(Saved data)
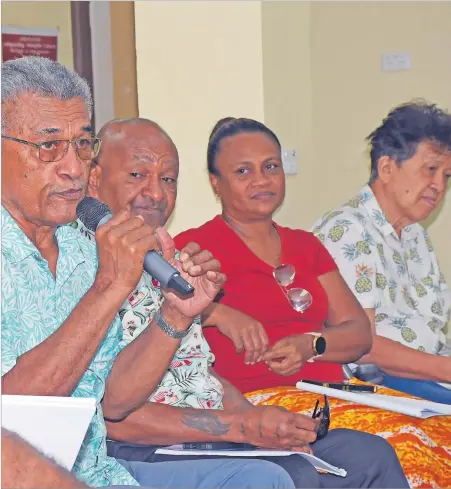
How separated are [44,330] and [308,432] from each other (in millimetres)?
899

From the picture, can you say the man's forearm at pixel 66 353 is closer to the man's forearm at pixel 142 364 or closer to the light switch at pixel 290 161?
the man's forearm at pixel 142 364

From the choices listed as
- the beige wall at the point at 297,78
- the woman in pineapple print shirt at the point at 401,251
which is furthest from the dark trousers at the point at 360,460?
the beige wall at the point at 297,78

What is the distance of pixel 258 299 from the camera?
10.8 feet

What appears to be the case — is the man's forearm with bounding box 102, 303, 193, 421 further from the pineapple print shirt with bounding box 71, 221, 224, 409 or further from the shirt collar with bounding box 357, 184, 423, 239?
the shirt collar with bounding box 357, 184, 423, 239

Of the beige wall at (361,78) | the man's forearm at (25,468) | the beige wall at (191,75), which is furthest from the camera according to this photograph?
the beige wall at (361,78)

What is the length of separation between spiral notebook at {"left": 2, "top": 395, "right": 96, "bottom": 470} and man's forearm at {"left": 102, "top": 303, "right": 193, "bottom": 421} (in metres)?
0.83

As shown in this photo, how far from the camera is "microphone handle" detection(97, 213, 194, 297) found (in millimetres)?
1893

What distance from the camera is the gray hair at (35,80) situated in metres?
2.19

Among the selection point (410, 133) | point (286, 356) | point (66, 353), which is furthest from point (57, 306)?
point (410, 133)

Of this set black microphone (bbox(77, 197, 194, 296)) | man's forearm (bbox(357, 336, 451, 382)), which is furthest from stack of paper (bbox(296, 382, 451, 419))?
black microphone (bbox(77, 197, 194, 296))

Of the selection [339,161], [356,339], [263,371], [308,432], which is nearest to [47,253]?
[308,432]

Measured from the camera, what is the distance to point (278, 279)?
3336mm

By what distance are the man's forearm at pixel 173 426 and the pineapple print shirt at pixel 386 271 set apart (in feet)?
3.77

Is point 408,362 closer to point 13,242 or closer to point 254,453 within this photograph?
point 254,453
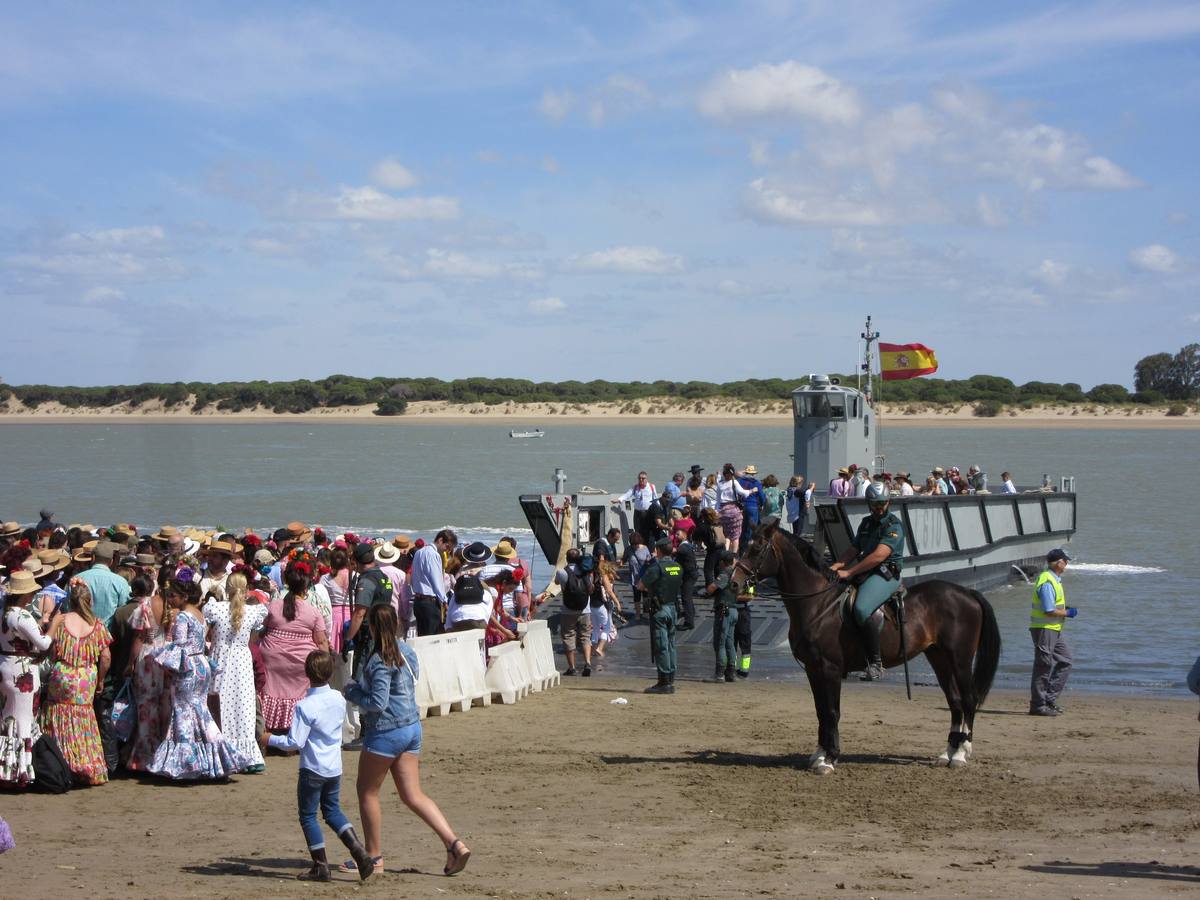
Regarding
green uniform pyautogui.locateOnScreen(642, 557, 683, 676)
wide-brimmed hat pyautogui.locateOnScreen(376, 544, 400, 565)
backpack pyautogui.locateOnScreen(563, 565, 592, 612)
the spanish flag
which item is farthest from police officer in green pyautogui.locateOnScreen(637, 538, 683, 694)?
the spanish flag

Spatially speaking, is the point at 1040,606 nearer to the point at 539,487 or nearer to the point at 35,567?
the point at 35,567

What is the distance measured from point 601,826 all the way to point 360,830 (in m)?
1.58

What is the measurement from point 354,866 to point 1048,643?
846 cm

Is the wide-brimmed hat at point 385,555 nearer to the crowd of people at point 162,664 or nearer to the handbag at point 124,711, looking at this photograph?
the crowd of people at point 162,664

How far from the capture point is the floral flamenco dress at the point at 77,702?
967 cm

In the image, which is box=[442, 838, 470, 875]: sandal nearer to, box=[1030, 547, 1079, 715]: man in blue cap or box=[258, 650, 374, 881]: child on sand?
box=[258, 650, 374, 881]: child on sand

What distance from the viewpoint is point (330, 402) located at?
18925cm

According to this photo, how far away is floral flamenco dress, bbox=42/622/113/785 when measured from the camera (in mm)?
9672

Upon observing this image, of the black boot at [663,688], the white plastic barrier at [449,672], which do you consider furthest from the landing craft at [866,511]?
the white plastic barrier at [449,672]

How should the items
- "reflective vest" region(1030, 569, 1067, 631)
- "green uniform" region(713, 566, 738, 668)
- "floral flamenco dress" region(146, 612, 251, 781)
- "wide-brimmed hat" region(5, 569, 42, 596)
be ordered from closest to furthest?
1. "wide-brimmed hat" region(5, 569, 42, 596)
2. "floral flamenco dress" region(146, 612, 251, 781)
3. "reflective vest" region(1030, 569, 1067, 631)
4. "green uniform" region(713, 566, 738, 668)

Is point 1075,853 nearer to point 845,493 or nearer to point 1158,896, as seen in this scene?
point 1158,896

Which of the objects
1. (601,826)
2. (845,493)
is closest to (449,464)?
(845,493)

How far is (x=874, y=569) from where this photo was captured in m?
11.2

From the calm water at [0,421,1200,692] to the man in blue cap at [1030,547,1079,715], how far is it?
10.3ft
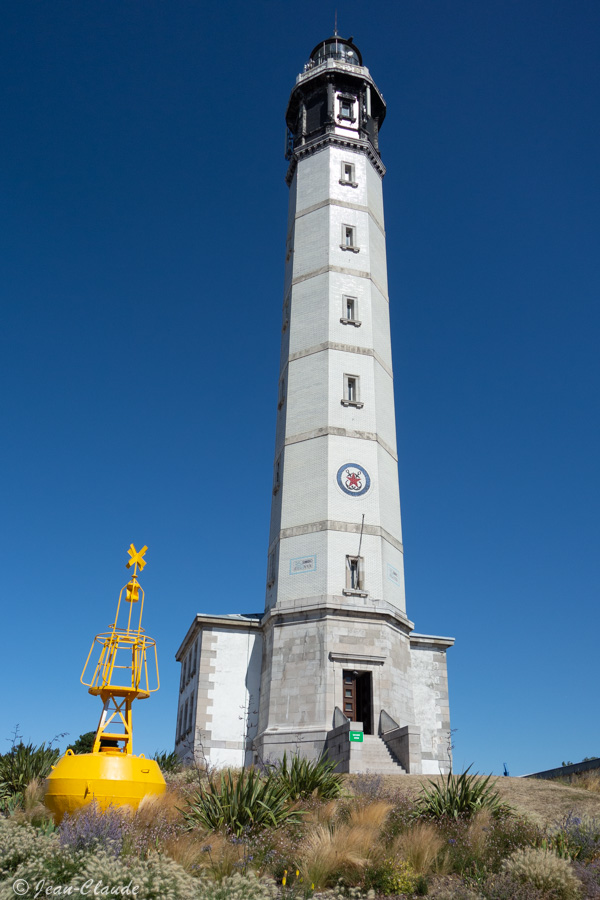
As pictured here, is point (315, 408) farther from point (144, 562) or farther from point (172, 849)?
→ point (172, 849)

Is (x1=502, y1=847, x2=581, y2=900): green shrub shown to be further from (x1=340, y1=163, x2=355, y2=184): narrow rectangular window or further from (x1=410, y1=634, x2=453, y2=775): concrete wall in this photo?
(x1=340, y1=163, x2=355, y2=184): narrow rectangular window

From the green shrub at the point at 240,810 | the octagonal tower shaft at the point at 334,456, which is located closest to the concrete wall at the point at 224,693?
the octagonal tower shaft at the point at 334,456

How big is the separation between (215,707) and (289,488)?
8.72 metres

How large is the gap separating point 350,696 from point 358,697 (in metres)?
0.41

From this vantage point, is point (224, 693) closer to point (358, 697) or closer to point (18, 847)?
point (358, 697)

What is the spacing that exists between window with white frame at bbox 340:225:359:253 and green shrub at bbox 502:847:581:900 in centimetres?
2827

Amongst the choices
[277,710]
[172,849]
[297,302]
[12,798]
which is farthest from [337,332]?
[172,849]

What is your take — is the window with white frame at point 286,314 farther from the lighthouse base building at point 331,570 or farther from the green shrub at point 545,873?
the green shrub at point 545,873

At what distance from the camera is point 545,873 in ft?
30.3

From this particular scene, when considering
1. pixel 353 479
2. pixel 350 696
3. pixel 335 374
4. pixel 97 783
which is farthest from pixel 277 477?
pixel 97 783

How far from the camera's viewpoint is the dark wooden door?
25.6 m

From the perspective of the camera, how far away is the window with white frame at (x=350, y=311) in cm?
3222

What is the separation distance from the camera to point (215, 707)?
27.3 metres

STATED GOAL ->
Put every line of the data above into a JSON list of strings, one string per line, and skip the blank lines. Leave the pictures out of the list.

SOLUTION FOR THIS TASK ->
[
  "How separated are [44,330] and [308,432] from each other (in millimetres)?",
  "899",
  "From the picture, can you say the man's forearm at pixel 66 353 is closer to the man's forearm at pixel 142 364 or closer to the light switch at pixel 290 161?",
  "the man's forearm at pixel 142 364",
  "From the choices listed as",
  "- the beige wall at the point at 297,78",
  "- the woman in pineapple print shirt at the point at 401,251",
  "which is furthest from the dark trousers at the point at 360,460?",
  "the beige wall at the point at 297,78",
  "What is the distance of pixel 258 299 from the camera?",
  "10.8 feet",
  "What appears to be the case — is the man's forearm with bounding box 102, 303, 193, 421 further from the pineapple print shirt with bounding box 71, 221, 224, 409 or further from the shirt collar with bounding box 357, 184, 423, 239?",
  "the shirt collar with bounding box 357, 184, 423, 239",
  "Of the beige wall at (361,78) | the man's forearm at (25,468) | the beige wall at (191,75), which is furthest from the camera according to this photograph?",
  "the beige wall at (361,78)",
  "What is the length of separation between spiral notebook at {\"left\": 2, \"top\": 395, \"right\": 96, \"bottom\": 470} and man's forearm at {\"left\": 102, \"top\": 303, \"right\": 193, \"bottom\": 421} (in metres)?",
  "0.83",
  "As shown in this photo, how far from the camera is \"microphone handle\" detection(97, 213, 194, 297) found (in millimetres)?",
  "1893",
  "What distance from the camera is the gray hair at (35,80) situated in metres?",
  "2.19",
  "Among the selection point (410, 133) | point (286, 356) | point (66, 353), which is furthest from point (57, 306)?",
  "point (410, 133)",
  "Of this set black microphone (bbox(77, 197, 194, 296)) | man's forearm (bbox(357, 336, 451, 382)), which is furthest from stack of paper (bbox(296, 382, 451, 419))?",
  "black microphone (bbox(77, 197, 194, 296))",
  "Of the selection [339,161], [356,339], [263,371], [308,432], which is nearest to [47,253]?",
  "[308,432]",
  "Measured from the camera, what is the distance to point (278, 279)?",
  "3336mm",
  "By what distance are the man's forearm at pixel 173 426 and the pineapple print shirt at pixel 386 271 set apart (in feet)?",
  "3.77",
  "Is point 408,362 closer to point 13,242 or closer to point 254,453 within this photograph?",
  "point 254,453",
  "Regarding",
  "green uniform pyautogui.locateOnScreen(642, 557, 683, 676)",
  "wide-brimmed hat pyautogui.locateOnScreen(376, 544, 400, 565)",
  "backpack pyautogui.locateOnScreen(563, 565, 592, 612)",
  "the spanish flag",
  "which item is farthest from police officer in green pyautogui.locateOnScreen(637, 538, 683, 694)?",
  "the spanish flag",
  "Spatially speaking, is the point at 1040,606 nearer to the point at 539,487 or nearer to the point at 35,567?",
  "the point at 35,567",
  "What is the distance measured from point 601,826 all the way to point 360,830 (in m)?",
  "1.58",
  "What is the measurement from point 354,866 to point 1048,643?",
  "846 cm",
  "Is the wide-brimmed hat at point 385,555 nearer to the crowd of people at point 162,664 or nearer to the handbag at point 124,711, looking at this photograph?",
  "the crowd of people at point 162,664",
  "How far from the capture point is the floral flamenco dress at the point at 77,702?",
  "967 cm",
  "In the image, which is box=[442, 838, 470, 875]: sandal nearer to, box=[1030, 547, 1079, 715]: man in blue cap or box=[258, 650, 374, 881]: child on sand?",
  "box=[258, 650, 374, 881]: child on sand",
  "What distance from the viewpoint is point (330, 402) located at?",
  "18925cm",
  "According to this photo, how far away is floral flamenco dress, bbox=42/622/113/785 when measured from the camera (in mm)?",
  "9672",
  "Upon observing this image, of the black boot at [663,688], the white plastic barrier at [449,672], which do you consider furthest from the landing craft at [866,511]?",
  "the white plastic barrier at [449,672]",
  "How should the items",
  "- \"reflective vest\" region(1030, 569, 1067, 631)",
  "- \"green uniform\" region(713, 566, 738, 668)",
  "- \"floral flamenco dress\" region(146, 612, 251, 781)",
  "- \"wide-brimmed hat\" region(5, 569, 42, 596)",
  "be ordered from closest to furthest?",
  "1. \"wide-brimmed hat\" region(5, 569, 42, 596)",
  "2. \"floral flamenco dress\" region(146, 612, 251, 781)",
  "3. \"reflective vest\" region(1030, 569, 1067, 631)",
  "4. \"green uniform\" region(713, 566, 738, 668)",
  "Is point 1075,853 nearer to point 845,493 or nearer to point 1158,896, as seen in this scene?",
  "point 1158,896",
  "Which of the objects",
  "1. (601,826)",
  "2. (845,493)",
  "is closest to (449,464)?",
  "(845,493)",
  "How far is (x=874, y=569) from where this photo was captured in m?",
  "11.2",
  "From the calm water at [0,421,1200,692] to the man in blue cap at [1030,547,1079,715], how far is it?",
  "10.3ft",
  "As pictured here, is point (315, 408) farther from point (144, 562) or farther from point (172, 849)?",
  "→ point (172, 849)",
  "Is (x1=502, y1=847, x2=581, y2=900): green shrub shown to be further from (x1=340, y1=163, x2=355, y2=184): narrow rectangular window or further from (x1=410, y1=634, x2=453, y2=775): concrete wall in this photo?",
  "(x1=340, y1=163, x2=355, y2=184): narrow rectangular window",
  "From the green shrub at the point at 240,810 | the octagonal tower shaft at the point at 334,456, which is located closest to the concrete wall at the point at 224,693?",
  "the octagonal tower shaft at the point at 334,456",
  "How big is the separation between (215,707) and (289,488)?",
  "8.72 metres",
  "How large is the gap separating point 350,696 from point 358,697 (in metres)?",
  "0.41",
  "From this vantage point, is point (224, 693) closer to point (358, 697) or closer to point (18, 847)?",
  "point (358, 697)",
  "What is the spacing that exists between window with white frame at bbox 340:225:359:253 and green shrub at bbox 502:847:581:900 in centimetres?",
  "2827",
  "Amongst the choices",
  "[277,710]",
  "[172,849]",
  "[297,302]",
  "[12,798]",
  "which is farthest from [337,332]?",
  "[172,849]",
  "What is your take — is the window with white frame at point 286,314 farther from the lighthouse base building at point 331,570 or farther from the green shrub at point 545,873?",
  "the green shrub at point 545,873",
  "At what distance from the camera is point 545,873 in ft?",
  "30.3",
  "From this particular scene, when considering",
  "1. pixel 353 479",
  "2. pixel 350 696",
  "3. pixel 335 374",
  "4. pixel 97 783",
  "which is farthest from pixel 277 477?",
  "pixel 97 783",
  "How far from the camera's viewpoint is the dark wooden door?",
  "25.6 m",
  "From the perspective of the camera, how far away is the window with white frame at (x=350, y=311) in cm?",
  "3222",
  "What is the separation distance from the camera to point (215, 707)?",
  "27.3 metres"
]